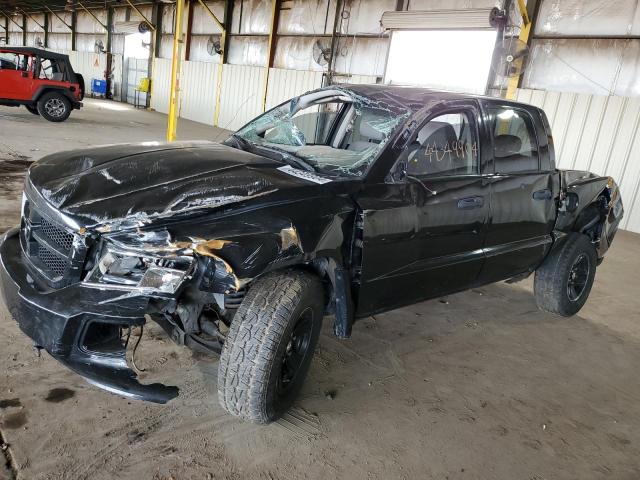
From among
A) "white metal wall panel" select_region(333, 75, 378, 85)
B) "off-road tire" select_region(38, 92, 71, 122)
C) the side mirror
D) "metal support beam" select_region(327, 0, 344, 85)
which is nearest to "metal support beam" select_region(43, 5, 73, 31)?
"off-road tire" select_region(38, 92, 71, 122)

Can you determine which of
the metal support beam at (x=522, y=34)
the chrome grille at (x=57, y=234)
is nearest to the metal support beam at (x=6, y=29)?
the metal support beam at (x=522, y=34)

——

** WHAT THIS TASK INVOLVES **
Quote every line of the records word for word, leaving out the pictures.

** OUTPUT BELOW **
From among
A) "white metal wall panel" select_region(333, 75, 378, 85)
B) "off-road tire" select_region(38, 92, 71, 122)
C) the side mirror
D) "metal support beam" select_region(327, 0, 344, 85)
which is nearest to "metal support beam" select_region(43, 5, 73, 31)?
"off-road tire" select_region(38, 92, 71, 122)

Can you determine which of
the metal support beam at (x=522, y=34)
the chrome grille at (x=57, y=234)
is nearest to the metal support beam at (x=6, y=29)?
the metal support beam at (x=522, y=34)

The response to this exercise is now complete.